Provided records:
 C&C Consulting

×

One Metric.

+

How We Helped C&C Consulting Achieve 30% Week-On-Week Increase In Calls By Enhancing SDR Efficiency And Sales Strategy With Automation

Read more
* * *
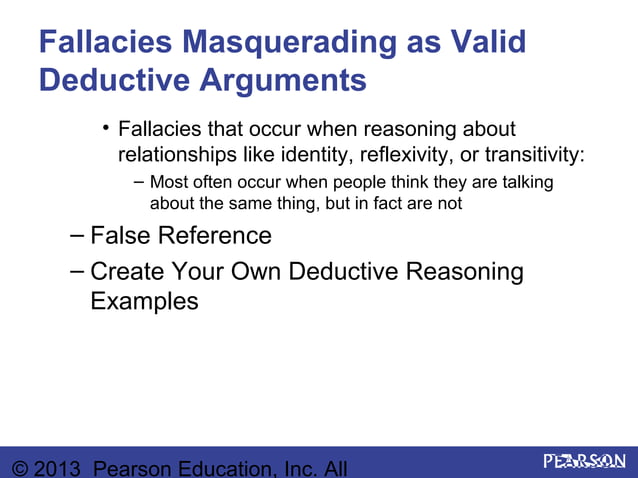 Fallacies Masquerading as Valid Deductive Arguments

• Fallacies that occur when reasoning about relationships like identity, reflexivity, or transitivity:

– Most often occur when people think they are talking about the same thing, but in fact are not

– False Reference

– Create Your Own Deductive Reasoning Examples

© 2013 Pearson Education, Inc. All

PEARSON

What is expected:
Wherever the string "occur" appears in the records above, copy the line it sits in.

Answer for the task:
• Fallacies that occur when reasoning about relationships like identity, reflexivity, or transitivity:
– Most often occur when people think they are talking about the same thing, but in fact are not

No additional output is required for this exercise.